La semaine la plus sanglante de l’histoire post-soviétique de l’Ukraine s’est achevée le 21 février par un accord négocié par l’UE entre Ianoukovitch et les dirigeants de l’opposition qui a appelé à des élections anticipées et à la formation d’un gouvernement d’union intérimaire. Le Parlement a réagi en approuvant massivement le rétablissement de la constitution de 2004, réduisant ainsi le pouvoir de la présidence. Lors de votes ultérieurs, le Parlement a approuvé une mesure accordant une amnistie totale aux manifestants, limogé le ministre de l’Intérieur Vitaliy Zakhartchenko pour son rôle dans l’ordre de répression du Maïdan et dépénalisé des éléments du code juridique en vertu duquel Timochenko avait été poursuivie. Ianoukovitch, dont la base du pouvoir s’effrite, a fui la capitale avant un vote de destitution qui l’a privé de ses pouvoirs de président. Pendant ce temps, Timochenko, qui avait été libérée de prison, s’est rendue à Kiev, où elle a prononcé un discours passionné devant la foule rassemblée dans le Maidan. Le chef adjoint de la Patrie, Oleksandr Tourtchynov, a été nommé président par intérim, une décision que M. Ianoukovitch a décriée comme un coup d’État. Le 24 février, le gouvernement intérimaire a accusé Ianoukovitch de meurtre de masse en lien avec la mort des manifestants du Maïdan et a émis un mandat d’arrêt contre lui.

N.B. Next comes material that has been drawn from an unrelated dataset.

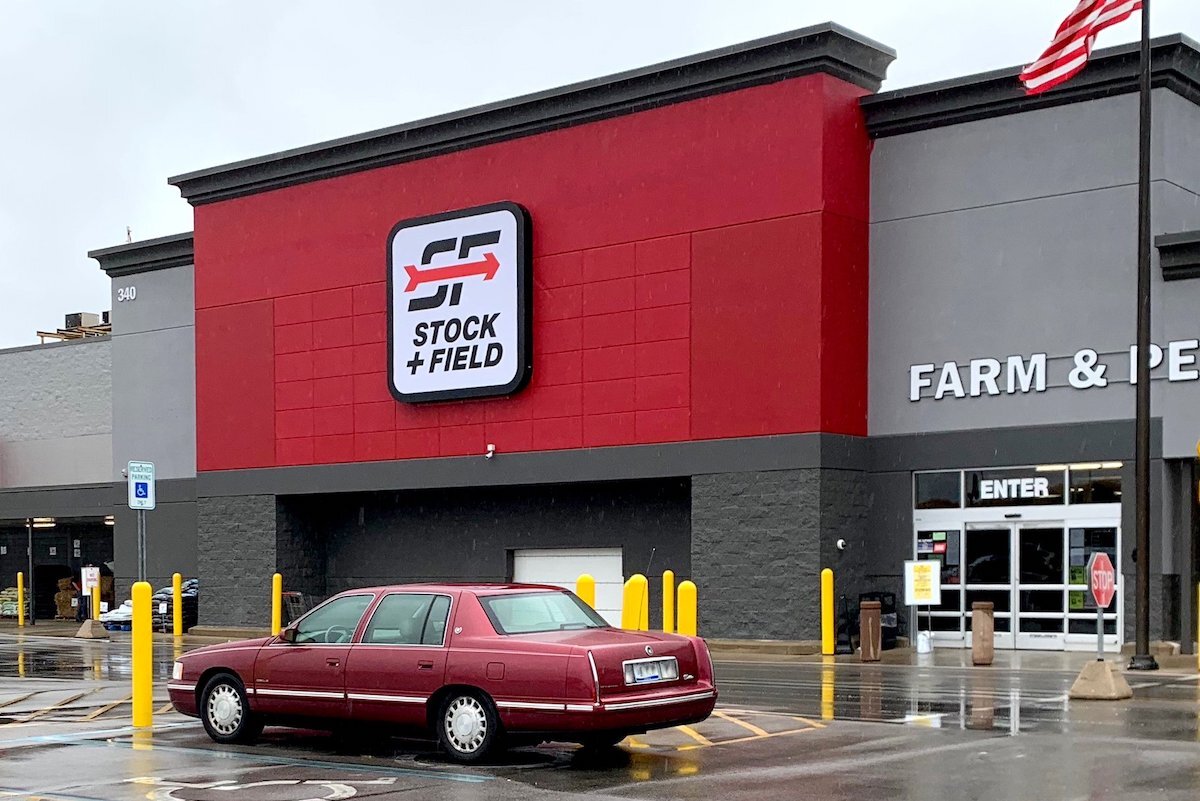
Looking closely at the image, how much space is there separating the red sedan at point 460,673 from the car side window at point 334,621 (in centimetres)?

L’économie ukrainienne, en difficulté avant les manifestations de Maidan, a réagi de manière erratique à l’évolution de la situation du pouvoir, la hryvnya tombant à son plus bas niveau historique. Standard de l’agence de crédit &Poor’s a abaissé la note de la dette du pays et abaissé ses perspectives financières, alors que le Fonds monétaire international (FMI) cherchait à rétablir le calme. Le gouvernement ukrainien intérimaire a installé le chef de la Patrie Arseni Iatseniouk au poste de premier ministre et des élections présidentielles anticipées étaient prévues pour mai 2014. Ianoukovitch a refait surface le 28 février à Rostov-sur-le-Don, en Russie, et il a prononcé un discours provocateur en russe, insistant sur le fait qu’il était toujours le président légitime de l’Ukraine.